### Your objective
With the pictures left out, please write out exactly each line from the one containing "Uriah Shelton,Jimmy Bennett" through the end of the material.

### Recorded information

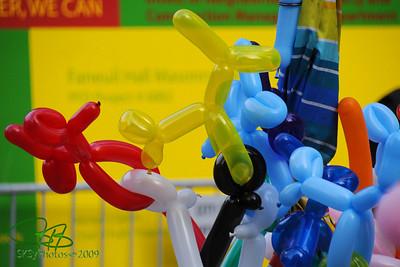 Fanueil Hall Market ballon animals. Boston Oct. 2009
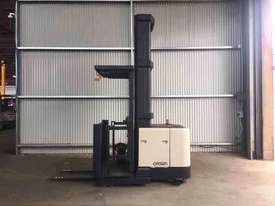 Crown SP3000 Stock Picker Forklift - picture1' - Click to enlarge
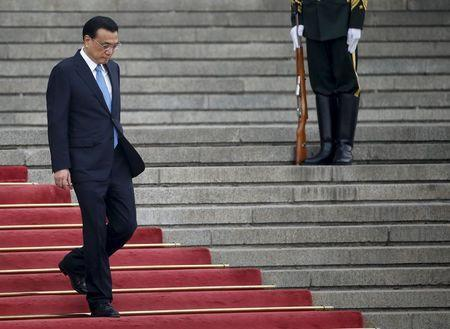 Chinese Premier Li Keqiang arrives to a welcoming ceremony for Algeria's Prime Minister Abdelmalek Sellal outside the Great Hall of the People in Beijing, China, April 29, 2015. REUTERS/Kim Kyung-Hoon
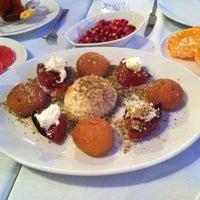 11/23/2012 tarihinde Nağmeziyaretçi tarafından Mavra Restaurant'de çekilen fotoğraf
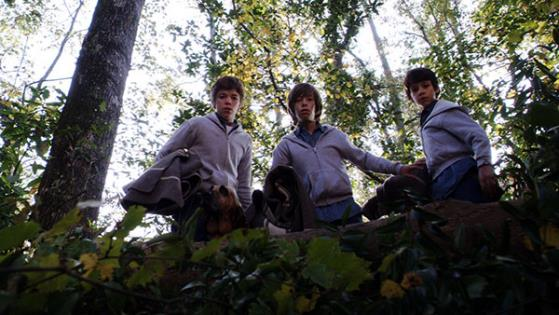 Uriah Shelton,Jimmy Bennett and Gabriel Basso in Alabama Moon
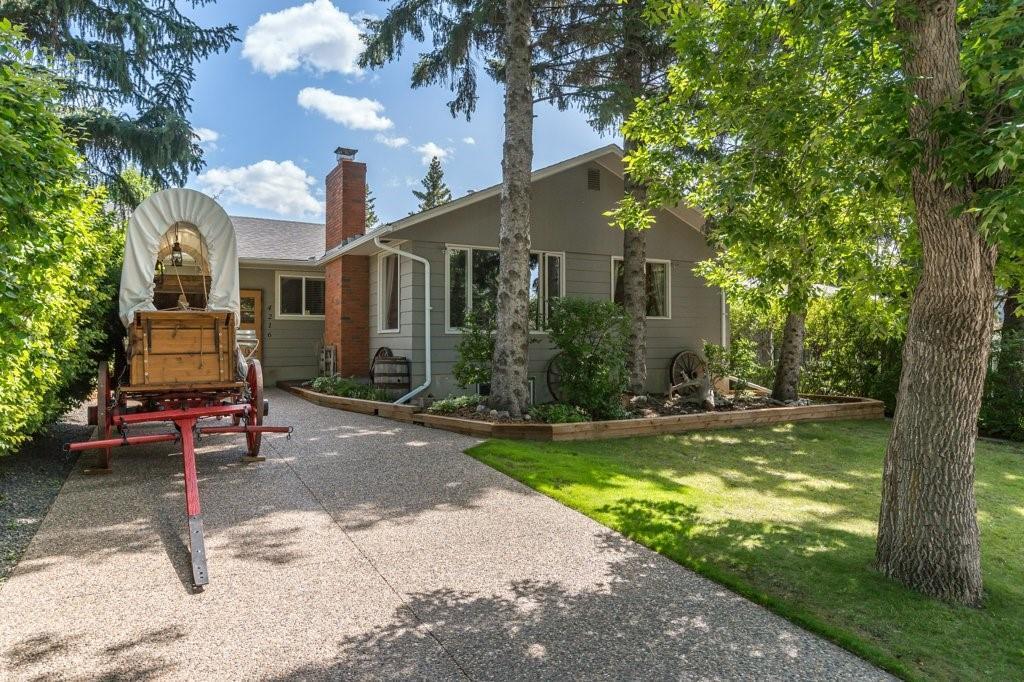 Charleswood Detached for sale:  5 bedroom 1,158 sq.ft. (Listed 2020-12-18)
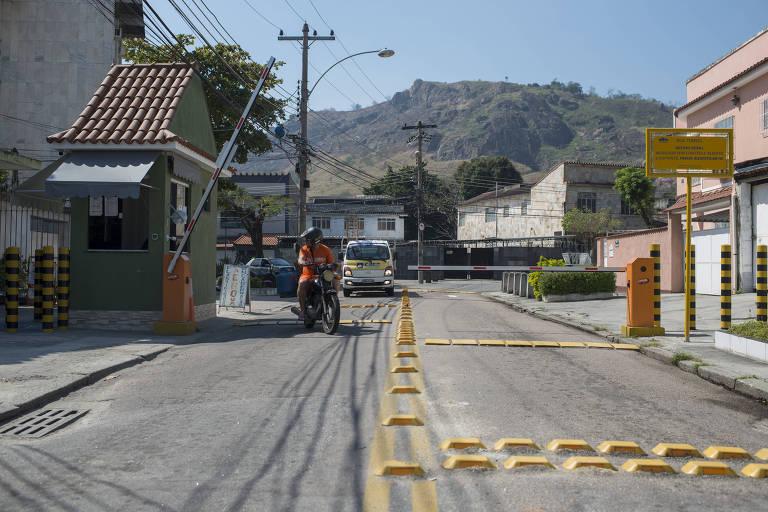 Segurança privada cerca bairro inteiro no Rio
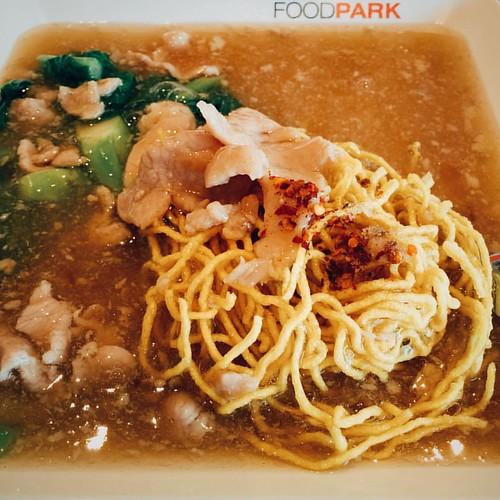 หมี่กรอบราดหน้าหมูนุ่ม #thaifood #noodle #centralfestivalchiangmai #foodhall #chiangmai #thailand #VSCOcam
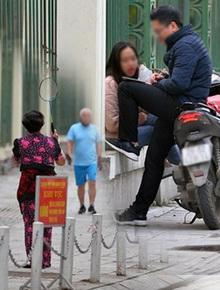 Ảnh: Bất chấp đang trong thời gian cách ly xã hội, các tuyến phố Hà Nội bỗng tấp nập dù không phải giờ cao điểm, nhiều bạn trẻ rủ nhau ra ngoài hẹn hò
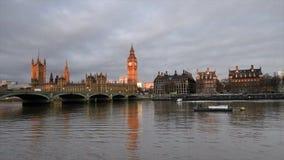 Londres A ponte no por do sol, Inglaterra de Big Ben e de Westminster filme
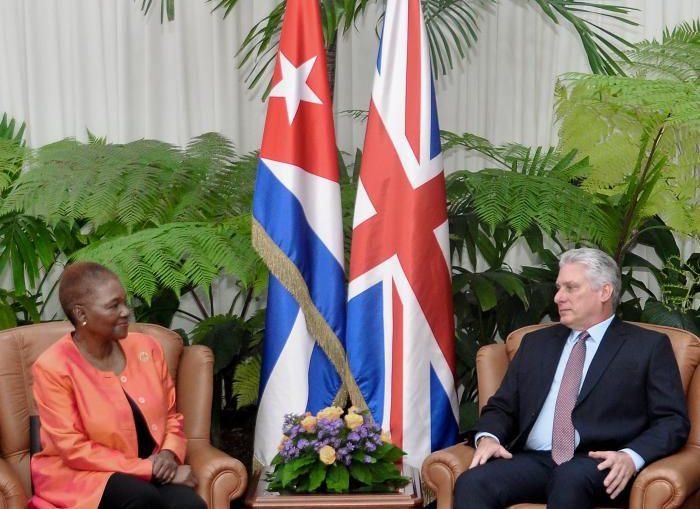 En un ambiente cordial, intercambiaron sobre el estado de las relaciones bilaterales y rememoraron el encuentro de Díaz-Canel con miembros del Parlamento británico en noviembre de 2018.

### Exercise response
 Uriah Shelton,Jimmy Bennett and Gabriel Basso in Alabama Moon
 Charleswood Detached for sale:  5 bedroom 1,158 sq.ft. (Listed 2020-12-18)
 Segurança privada cerca bairro inteiro no Rio
 หมี่กรอบราดหน้าหมูนุ่ม #thaifood #noodle #centralfestivalchiangmai #foodhall #chiangmai #thailand #VSCOcam
 Ảnh: Bất chấp đang trong thời gian cách ly xã hội, các tuyến phố Hà Nội bỗng tấp nập dù không phải giờ cao điểm, nhiều bạn trẻ rủ nhau ra ngoài hẹn hò
 Londres A ponte no por do sol, Inglaterra de Big Ben e de Westminster filme
 En un ambiente cordial, intercambiaron sobre el estado de las relaciones bilaterales y rememoraron el encuentro de Díaz-Canel con miembros del Parlamento británico en noviembre de 2018.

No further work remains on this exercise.